Researchers must make sure their solid targets consist of a thin layer of uniform atoms. For stability, these elements are usually stored on a heavier backing material, such as stainless steel or tantalum, which are kept cool by water circulating behind the backing. The solid targets must also be replaced every couple of days, as their composition will change during the experiment.
“The particles in the beam have a specific energy,” said Hanhardt. “If the target is too thick, then the particles will lose too much energy as they penetrate, which changes the variables we are working with.”
An upcoming CASPAR experiment involves a Boron 11 target. To prepare their target, researchers will evaporate and spray a thin layer of Boron 11 on a tantum backing. This method ensures that the covering is not too thick, and that beam particles will not lose energy passing through multiple layers of Boron 11.
Mark Hanhardt holds a Boron 11 target.
Photo by Erin Broberg
Sometimes an experiment requires an element in its gaseous form. But this type of target is a bit trickier than solid ones.
“One CASPAR experiment will require Neon 22. Because it’s a noble gas and won’t bond to anything, it cannot be plated out,” explained Hanhardt. “The difficulty is that the beamline itself is a vacuum, but a gaseous target is…well, not a vacuum. That means that we have to take a vacuum beamline and put it next to a chamber with gas, without letting them mix. It’s not easy.”
Some researchers approach this problem by simply fixing a clear window between the beamline and the chamber holding the gaseous target. They call this system, sensibly, a “window gas target.” However, sending the beamline through a glass window causes a slight change in energy, and thus in the accuracy of data. This is a change that CASPAR’s researchers are not willing to afford.
So, the researchers at CASPAR will utilize a system called a “windowless gas target.”
The system works like this. The gas is sent into a small section of the beamline. Six giant pumps allow the gas to pass through a short way, before drawing it out at the end of that section. To reach this portion of the line, in which the gaseous target is circulating, the particle beam passes through a tiny pinhole. This pinhole allows the particle beam to travel through just fine. But if any gas tries to get through, the pumps will suck it away.
“This allows us to have a vacuum on one side of the pinhole and a gaseous target on the other—without interacting as long as the pumps are constantly running,” Hanhardt said. “It’s much more complex than a window gas target, but our increased accuracy is worth it.”
Photo of an ion beam passing through the gas of a gas target. The beam enters through the aperture from the left, travels through the gas and excites the atoms of the gas, which emit light during de-excitation.
Photo courtesy CASPAR
Turning on the beam
Once the adjustments are made, the team bombards the target with either a proton beam or alpha beam generated in the accelerator.

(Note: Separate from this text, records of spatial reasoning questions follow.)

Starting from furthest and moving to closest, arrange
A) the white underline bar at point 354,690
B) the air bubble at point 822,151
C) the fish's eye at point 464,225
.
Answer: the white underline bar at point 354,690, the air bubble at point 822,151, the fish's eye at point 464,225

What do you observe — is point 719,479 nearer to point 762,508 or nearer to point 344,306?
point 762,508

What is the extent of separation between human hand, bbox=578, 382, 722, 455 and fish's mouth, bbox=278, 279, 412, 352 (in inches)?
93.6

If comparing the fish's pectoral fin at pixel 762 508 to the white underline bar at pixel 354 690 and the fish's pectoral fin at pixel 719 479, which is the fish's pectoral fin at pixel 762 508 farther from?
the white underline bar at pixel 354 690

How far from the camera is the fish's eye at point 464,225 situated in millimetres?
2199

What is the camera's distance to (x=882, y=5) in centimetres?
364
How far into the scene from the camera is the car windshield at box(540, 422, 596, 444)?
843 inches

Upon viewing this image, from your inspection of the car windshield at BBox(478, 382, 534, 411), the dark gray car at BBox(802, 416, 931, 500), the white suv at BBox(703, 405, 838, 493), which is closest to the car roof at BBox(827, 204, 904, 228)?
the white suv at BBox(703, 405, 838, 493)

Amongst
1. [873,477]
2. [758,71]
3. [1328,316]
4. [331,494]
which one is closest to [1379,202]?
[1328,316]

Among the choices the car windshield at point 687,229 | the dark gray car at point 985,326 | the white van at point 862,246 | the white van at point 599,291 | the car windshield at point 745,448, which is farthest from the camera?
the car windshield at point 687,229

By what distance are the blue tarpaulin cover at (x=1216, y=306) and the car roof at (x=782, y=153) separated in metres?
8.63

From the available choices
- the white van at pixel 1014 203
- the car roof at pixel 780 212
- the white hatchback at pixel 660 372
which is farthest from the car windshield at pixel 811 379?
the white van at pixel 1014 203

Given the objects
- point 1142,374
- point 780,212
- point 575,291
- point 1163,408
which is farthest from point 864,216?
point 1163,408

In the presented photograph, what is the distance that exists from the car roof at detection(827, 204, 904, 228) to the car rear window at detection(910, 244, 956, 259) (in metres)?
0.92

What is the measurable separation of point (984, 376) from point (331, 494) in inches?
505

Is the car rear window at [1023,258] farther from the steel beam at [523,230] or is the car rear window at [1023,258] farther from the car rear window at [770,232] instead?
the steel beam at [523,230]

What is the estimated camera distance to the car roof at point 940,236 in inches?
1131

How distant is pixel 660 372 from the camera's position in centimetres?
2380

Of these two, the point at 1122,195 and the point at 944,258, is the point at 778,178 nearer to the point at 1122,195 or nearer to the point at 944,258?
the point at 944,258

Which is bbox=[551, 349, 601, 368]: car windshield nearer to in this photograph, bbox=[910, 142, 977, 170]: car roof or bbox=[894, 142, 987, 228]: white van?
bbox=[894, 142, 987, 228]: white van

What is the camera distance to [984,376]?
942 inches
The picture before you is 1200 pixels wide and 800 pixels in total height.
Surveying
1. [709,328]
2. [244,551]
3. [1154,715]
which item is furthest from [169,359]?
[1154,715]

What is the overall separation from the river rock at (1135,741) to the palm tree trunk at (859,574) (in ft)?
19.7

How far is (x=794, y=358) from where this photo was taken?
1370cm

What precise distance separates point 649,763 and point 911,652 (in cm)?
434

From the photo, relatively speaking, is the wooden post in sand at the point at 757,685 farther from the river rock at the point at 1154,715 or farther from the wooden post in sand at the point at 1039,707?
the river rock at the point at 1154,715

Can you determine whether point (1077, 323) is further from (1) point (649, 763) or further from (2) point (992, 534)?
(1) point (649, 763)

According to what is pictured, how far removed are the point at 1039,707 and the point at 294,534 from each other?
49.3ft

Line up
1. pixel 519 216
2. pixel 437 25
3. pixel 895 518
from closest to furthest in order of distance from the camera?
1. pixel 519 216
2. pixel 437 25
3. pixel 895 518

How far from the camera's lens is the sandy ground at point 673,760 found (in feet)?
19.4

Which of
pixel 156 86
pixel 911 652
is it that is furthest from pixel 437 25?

The power the beam dissipates in the target is up to 100 watts, “which is the same power as a good light bulb,” said Frank Strieder, associate professor of physics at SD Mines and principal investigator for CASPAR.
This type of experiment allows researchers to record the number of reactions that occur over time in different conditions.
“Unlike other underground experiments, we look at many different interactions and are not focused on discovering just one event,” said Dan Robertson, research associate professor at the University of Notre Dame. “All of these details give us a better understanding of the life of a star and what material is kicked out into the Universe during explosive stellar events.”